Immagine di copertina

Coronavirus, le mascherine nelle foto di Max Siedentopf

Aumentano i casi di contagio da coronavirus nel mondo, sale la psicosi, e anche gli artisti ci mettono del loro per rappresentarla o dissacrarla: come Max Siedentopf, un designer tedesco namibiano che con le sue foto delle mascherine ha cercato di ironizzare sull’epidemia.

Nelle foto del progetto “How to survive a deadly global virus”, Siedentopf ritrae i suoi soggetti coperti da mascherine molto particolari, create con oggetti di uso comune: da un barattolo di Nutella a un reggiseno, da una buccia d’arancia a una foglia di insalata.

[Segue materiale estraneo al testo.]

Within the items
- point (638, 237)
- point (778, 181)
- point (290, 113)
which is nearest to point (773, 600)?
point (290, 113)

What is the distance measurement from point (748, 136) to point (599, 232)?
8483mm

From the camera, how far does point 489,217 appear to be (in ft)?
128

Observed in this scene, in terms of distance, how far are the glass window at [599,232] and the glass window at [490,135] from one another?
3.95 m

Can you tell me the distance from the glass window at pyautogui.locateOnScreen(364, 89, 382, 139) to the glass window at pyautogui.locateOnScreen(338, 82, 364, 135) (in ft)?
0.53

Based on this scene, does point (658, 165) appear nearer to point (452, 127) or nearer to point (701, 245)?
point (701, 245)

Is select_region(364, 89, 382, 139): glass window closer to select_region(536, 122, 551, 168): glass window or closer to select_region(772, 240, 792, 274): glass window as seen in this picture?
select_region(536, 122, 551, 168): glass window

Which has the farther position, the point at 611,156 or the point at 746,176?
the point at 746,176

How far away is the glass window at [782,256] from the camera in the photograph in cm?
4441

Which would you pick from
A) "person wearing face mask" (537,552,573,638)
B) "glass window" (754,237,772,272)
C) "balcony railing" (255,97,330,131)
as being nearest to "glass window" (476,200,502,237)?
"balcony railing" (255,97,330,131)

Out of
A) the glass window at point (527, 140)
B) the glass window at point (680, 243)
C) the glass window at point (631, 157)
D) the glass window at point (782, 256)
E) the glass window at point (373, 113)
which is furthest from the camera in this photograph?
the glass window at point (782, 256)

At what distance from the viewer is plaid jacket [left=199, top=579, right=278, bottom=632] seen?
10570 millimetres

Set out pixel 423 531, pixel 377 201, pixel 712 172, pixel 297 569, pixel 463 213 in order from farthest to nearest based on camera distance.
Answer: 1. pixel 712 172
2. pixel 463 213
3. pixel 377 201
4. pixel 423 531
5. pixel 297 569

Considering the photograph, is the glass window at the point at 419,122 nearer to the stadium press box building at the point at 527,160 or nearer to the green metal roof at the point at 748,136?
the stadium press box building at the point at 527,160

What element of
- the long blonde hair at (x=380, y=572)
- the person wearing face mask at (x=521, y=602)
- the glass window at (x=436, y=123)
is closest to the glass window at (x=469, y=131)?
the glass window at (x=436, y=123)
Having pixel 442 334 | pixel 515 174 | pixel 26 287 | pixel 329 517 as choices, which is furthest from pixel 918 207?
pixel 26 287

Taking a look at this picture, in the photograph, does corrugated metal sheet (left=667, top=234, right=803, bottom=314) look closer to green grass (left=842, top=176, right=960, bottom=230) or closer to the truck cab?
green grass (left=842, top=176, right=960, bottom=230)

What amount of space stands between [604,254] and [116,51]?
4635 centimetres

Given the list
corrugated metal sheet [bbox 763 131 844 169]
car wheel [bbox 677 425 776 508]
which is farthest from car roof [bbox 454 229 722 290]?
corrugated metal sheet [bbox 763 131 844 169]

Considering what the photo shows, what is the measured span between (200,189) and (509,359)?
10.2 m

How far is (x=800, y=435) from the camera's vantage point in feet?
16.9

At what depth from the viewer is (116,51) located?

L’intento sembra quello di ironizzare sul panico e i comportamenti psicotici che si sono diffusi tra la popolazione in questi giorni. In Italia, a pochi giorni dall’esplosione del focolaio autoctono, in alcune città gli abitanti hanno letteralmente svuotato i supermercati ammassando le file all’ingresso, anche nei luoghi che non fanno parte delle “zone rosse” identificate come cluster. E le mascherine sono ormai andate a ruba, così come i barattoli di amuchina.

Ma sono molti gli utenti social che non hanno apprezzato il progetto del fotografo, che definiscono insensibile e fin troppo dissacrante rispetto a un problema reale e a un virus che si sta diffondendo anche in Italia, paralizzando diversi settori dell’economia, dal turismo ai trasporti.